*TAREAS*.
1. Copia el texto sobre la jubilación desde "Razón tendrían si" hasta "habían despedido recientemente.", incluido este último, y pon "estigma" en lugar de "sambenito".
2. Resume en menos palabras el párrafo del texto sobre la jubilación que empieza con "Querida lectora, te intuyo", sin perder sus datos principales.
3. Sigue escribiendo el texto sobre la jubilación a partir de su última frase.

Querida lectora, te intuyo enfada mas, por una vez, no conmigo sino con esos aprendices de emperador que te suben los años de trabajo para poder recibir tu jubilación mientras ellos ganan pensiones vitalicias desde el día siguiente de dejar su cargo. Amén, de los sueldos siderales que reciben de empresas que los contratan por haber sido aprendices de emperador, precisamente.
Si quieres un consejo, no te enfades ni digas que todo eso te parece un escándalo, no vaya a ser que te vayan a colgar el sambenito de demagoga.
Razón tendrían si lo hicieran, mujer. Digo lo de colgarte tal sambenito de demagoga o ¿qué crees? ¿Que te suben la edad de jubilación para que con tu trabajo pagues sus pensiones? No, querida lectora, no. Te suben la jubilación por tu bien, para que el sistema se sostenga porque de lo contrario no cobrarías nada de nada. Y de paso, también, para que trabajes y no te aburras en casa aguantando a tu marido al que, por cierto me dijiste, habían despedido recientemente.

*DATOS DISPONIBLES*.
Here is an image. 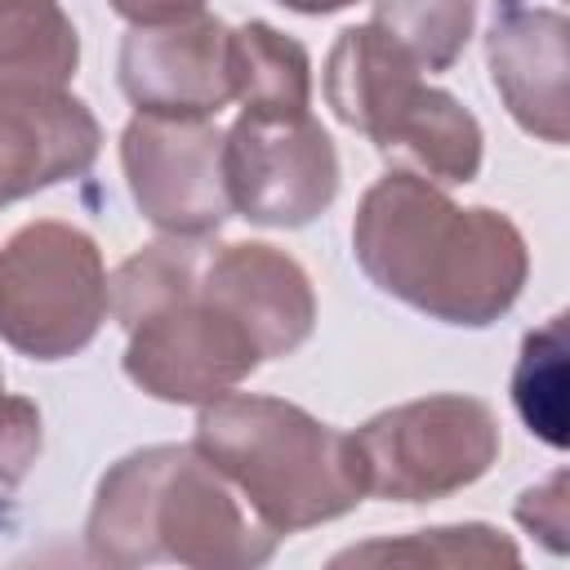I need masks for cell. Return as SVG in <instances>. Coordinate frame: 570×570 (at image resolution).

*RESPUESTAS*.
1.
Razón tendrían si lo hicieran, mujer. Digo lo de colgarte tal estigma de demagoga o ¿qué crees? ¿Que te suben la edad de jubilación para que con tu trabajo pagues sus pensiones? No, querida lectora, no. Te suben la jubilación por tu bien, para que el sistema se sostenga porque de lo contrario no cobrarías nada de nada. Y de paso, también, para que trabajes y no te aburras en casa aguantando a tu marido al que, por cierto me dijiste, habían despedido recientemente.

2. Se imagina a la lectora enfadada, esta vez no con quien escribe, sino con los aprendices de emperador. Ellos le alargan los años de trabajo antes de la jubilación, pero cobran pensiones vitalicias desde el día siguiente a dejar el cargo. Además reciben sueldos siderales de empresas que los contratan precisamente por haber ocupado ese puesto.

3.
¿Qué? ¿Qué dices? ¿Que de dónde salen esas pensiones vitalicias y esos sueldos millonarios? ¿Que por qué no se ponen más impuestos a quienes ganan más en lugar de añadirle dos años más a tu jubilación? ¡Ah! Eso yo no lo sé. Yo estoy aquí para contarte las crónicas del Imperio.
No creas que no te respondo por darte esquinazo que bien sabes, porque ya me conoces bastante, que estoy siendo cínico. Pero has de saber que todo intento de responder a esas preguntas pasa porque nos llamen a los dos demagogos. Es inútil luchar con la razón cuando quienes te acusan lo hacen con su estómago. Ellos son los demagogos. Mas, como dijo Humpty Dumpty, ellos son, también, los dueños de las palabras.
Dejo, por tanto, la política y regreso a la Historia. Te prometí la semana anterior contarte como don Harry Truman se convirtió en el primer emperador y, ahora, me dispongo a ello.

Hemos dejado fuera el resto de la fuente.